Your goal: Leave out the pictures, and write out exactly the lines from the beginning of the material to the line holding "Will's butt, lifted", that line included, and nothing else.
● ● ● ●
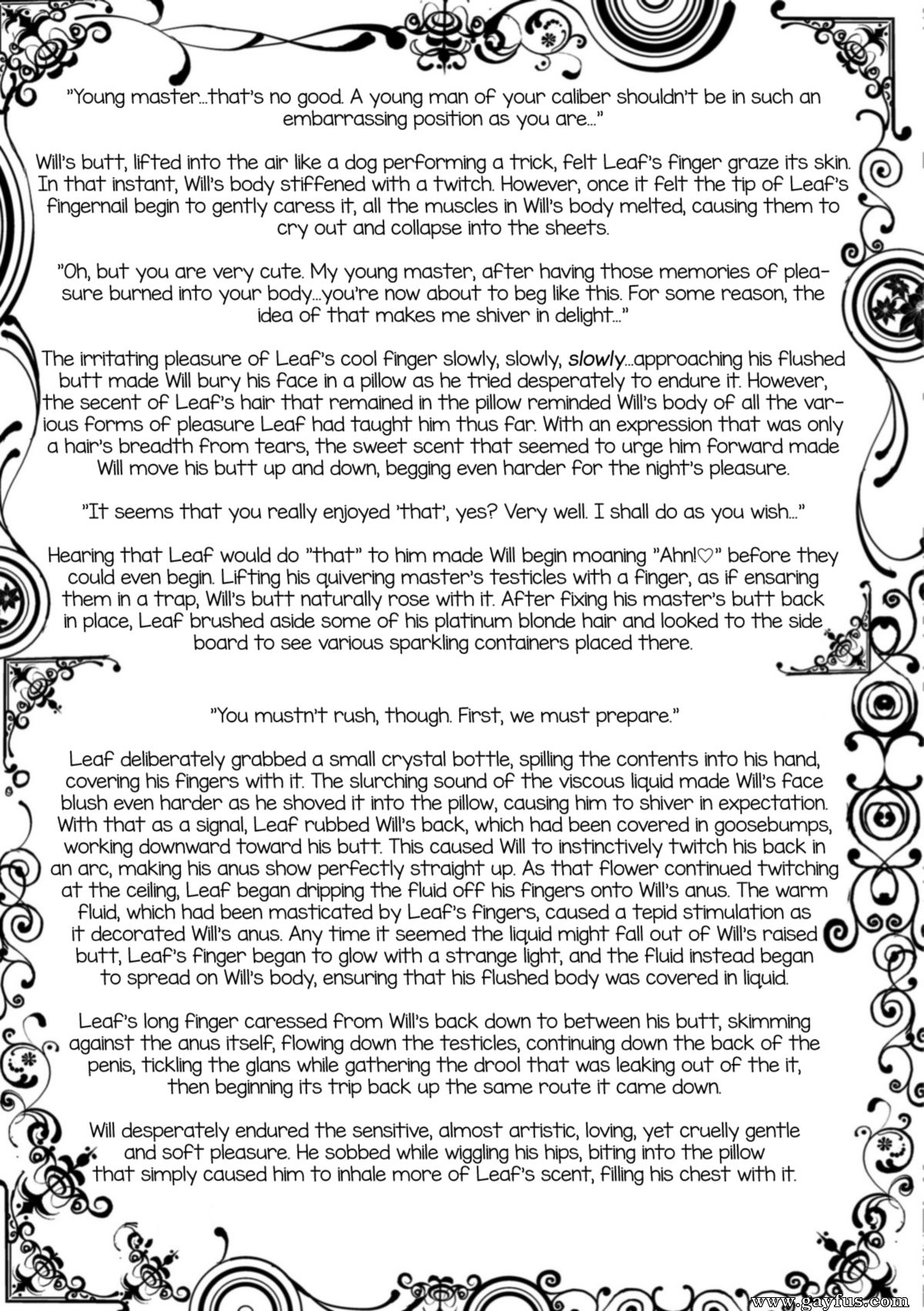 "Young master...that's no good. A young man of your caliber shouldn't be in such an embarrassing position as you are..."

Will's butt, lifted into the air like a dog performing a trick, felt Leaf's finger graze its skin. In that instant, Will's body stiffened with a twitch. However, once it felt the tip of Leaf's fingernail begin to gently caress it, all the muscles in Will's body melted, causing them to cry out and collapse into the sheets.

"Oh, but you are very cute. My young master, after having those memories of pleasure burned into your body...you're now about to beg like this. For some reason, the idea of that makes me shiver in delight..."

The irritating pleasure of Leaf's cool finger slowly, slowly, slowly...approaching his flushed butt made Will bury his face in a pillow as he tried desperately to endure it. However, the secent of Leaf's hair that remained in the pillow reminded Will's body of all the various forms of pleasure Leaf had taught him thus far. With an expression that was only a hair's breadth from tears, the sweet scent that seemed to urge him forward made Will move his butt up and down, begging even harder for the night's pleasure.

"It seems that you really enjoyed 'that', yes? Very well. I shall do as you wish..."

Hearing that Leaf would do "that" to him made Will begin moaning "Ahn!♡" before they could even begin. Lifting his quivering master's testicles with a finger, as if ensaring them in a trap, Will's butt naturally rose with it. After fixing his master's butt back in place, Leaf brushed aside some of his platinum blonde hair and looked to the side board to see various sparkling containers placed there.

"You mustn't rush, though. First, we must prepare."

Leaf deliberately grabbed a small crystal bottle, spilling the contents into his hand, covering his fingers with it. The slurching sound of the viscous liquid made Will's face blush even harder as he shoved it into the pillow, causing him to shiver in expectation. With that as a signal, Leaf rubbed Will's back, which had been covered in goosebumps, working downward toward his butt. This caused Will to instinctively twitch his back in an arc, making his anus show perfectly straight up. As that flower continued twitching at the ceiling, Leaf began dripping the fluid off his fingers onto Will's anus. The warm fluid, which had been masticated by Leaf's fingers, caused a tepid stimulation as it decorated Will's anus. Any time it seemed the liquid might fall out of Will's raised butt, Leaf's finger began to glow with a strange light, and the fluid instead began to spread on Will's body, ensuring that his flushed body was covered in liquid.

Leaf's long finger caressed from Will's back down to between his butt, skimming against the anus itself, flowing down the testicles, continuing down the back of the penis, tickling the glans while gathering the drool that was leaking out of the it, then beginning its trip back up the same route it came down.

Will desperately endured the sensitive, almost artistic, loving, yet cruelly gentle and soft pleasure. He sobbed while wiggling his hips, biting into the pillow that simply caused him to inhale more of Leaf's scent, filling his chest with it.

www.gayfus.com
● ● ● ●
Response area:
 "Young master...that's no good. A young man of your caliber shouldn't be in such an embarrassing position as you are..."

Will's butt, lifted into the air like a dog performing a trick, felt Leaf's finger graze its skin. In that instant, Will's body stiffened with a twitch. However, once it felt the tip of Leaf's fingernail begin to gently caress it, all the muscles in Will's body melted, causing them to cry out and collapse into the sheets.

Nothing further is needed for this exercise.